Web crawler for BD in python
Project Development Summary (Design) Manual (Documentation Requirements)
Ⅰ project background Baidu Post Bar is a broad information platform, where you can find the same interest through a simple search of the collective, to provide a wealth of information, some need to save a lot, especially some posts may soon be invalid, so I designed a " Text crawler "to meet this demand, will specify the contents of the post were saved as txt and jpg file, convenient and concise.
Ⅱ projects of the initial concept
- Project Name: "Multi-functional post it text crawler"
- Main contents of the project: Save the bar picture and the text to the local, and realize the preservation of the function of the form of diversification
- Project implementation of several major modules: Noise removal tools: Text crawler implementation class: Image reptile implementation class: Start interface visualization class:
- Target and implementation of the preset project: Users can enter the interface through the GUI interface to download the information, according to the interface back to the information to achieve accurate reptile function.

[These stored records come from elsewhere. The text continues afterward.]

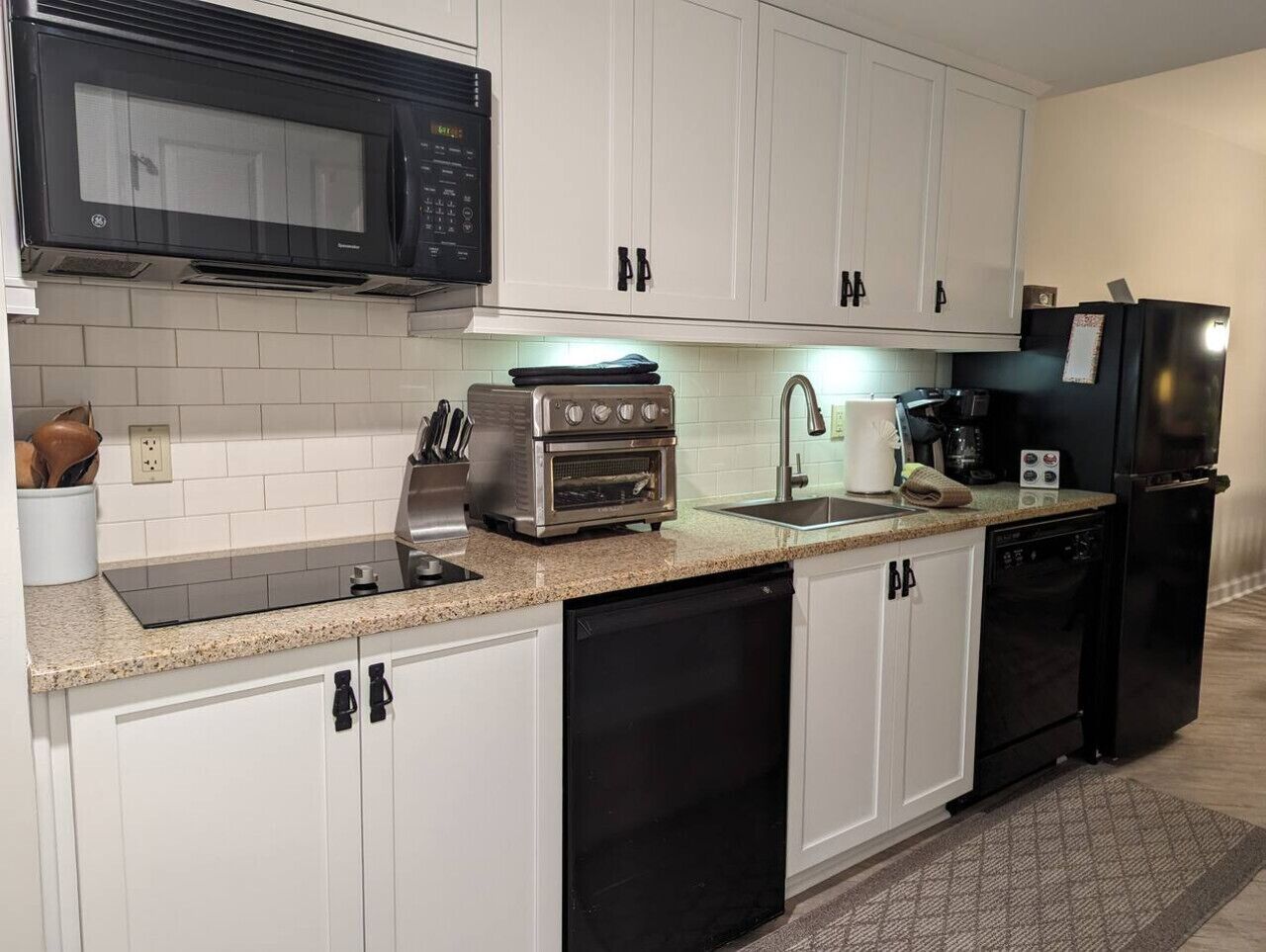 Fridge, microwave, stovetop, dishwasher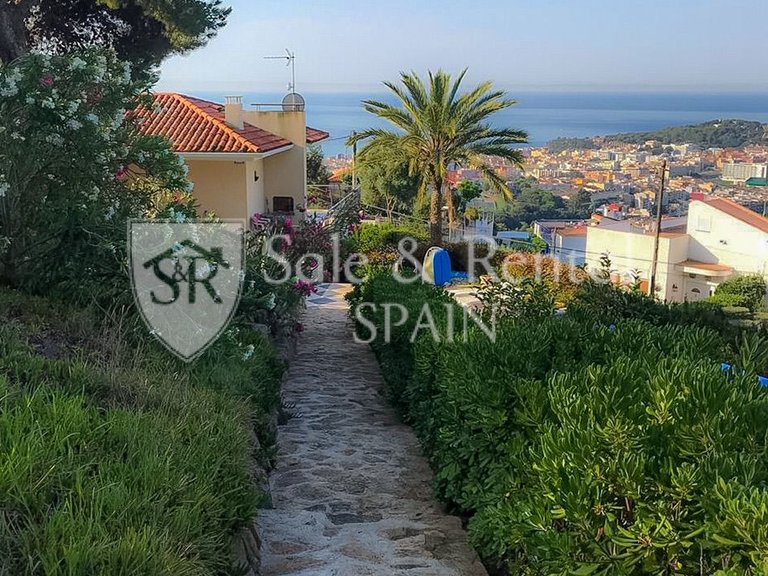 Villa for Sale in Lloret De Mar, Gerona 26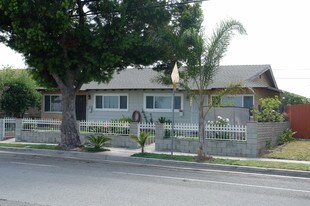 4921-4925 Olds Rd in Oxnard, CA - Building Photo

Ⅲ project implementation plan Development schedule 11/01 days ago to think about how to determine the theme of large operations 11/01 to complete the "project development process document" Find the basics of reading the crawler 11/21 to write the first picture of the crawler program 11/28 will be the image reptiles into a class 11/29 Write the graphical user interface class incoming parameters 12/07 days ago to find regular expressions such as text reptiles required knowledge 12/08 days of text crawler pseudo code is complete 12/19 Japanese word crawler program written 12/20 Japanese word reptile package associated with graphical user interface 12/23 debugging increase "only look at the landlord" "floor display" and other options 12/24 days of the code of the rules 12/26 to complete the "project development summary" 2. Personnel division of project development: Tao Wen Zheng: find information, view the page source code, to achieve the preparation of the program
- List the key technologies in the project and how to acquire this knowledge:
- graphical user interface: python textbook
- Web page HTML code view and meaning: network data
- regular expression matching: network data
- text noise removal: network data
- file write: network data
- exception capture processing: python textbook
Ⅳ project support conditions
- What computer system environment: "Multi-function post bar graphic crawler" in the win10 64bit computer environment development completed;
- Development of the software used by the system: Used to develop part of Python 3.4, Python 3.5 And then all converted to Python 2.7.11, using SublimeText 3 prepared;
- Development of auxiliary software tools used: Sublime Text 3; Five detailed development narration and implementation function
- Program structure description:
- the top of a graphical user interface to guide the user input the required parameters of the crawler: post code, whether to see the landlord / display floor number, folder and picture name, together with the text reptiles;
- text crawler will download the HTML code, the use of regular expressions to filter the required text, call the removal of noise tools to organize, save the text file;
- and then send the parameters to the picture reptile, download the HTML code, use the policy expression filter image URL, downloaded by the urlretrieve remote image, rename.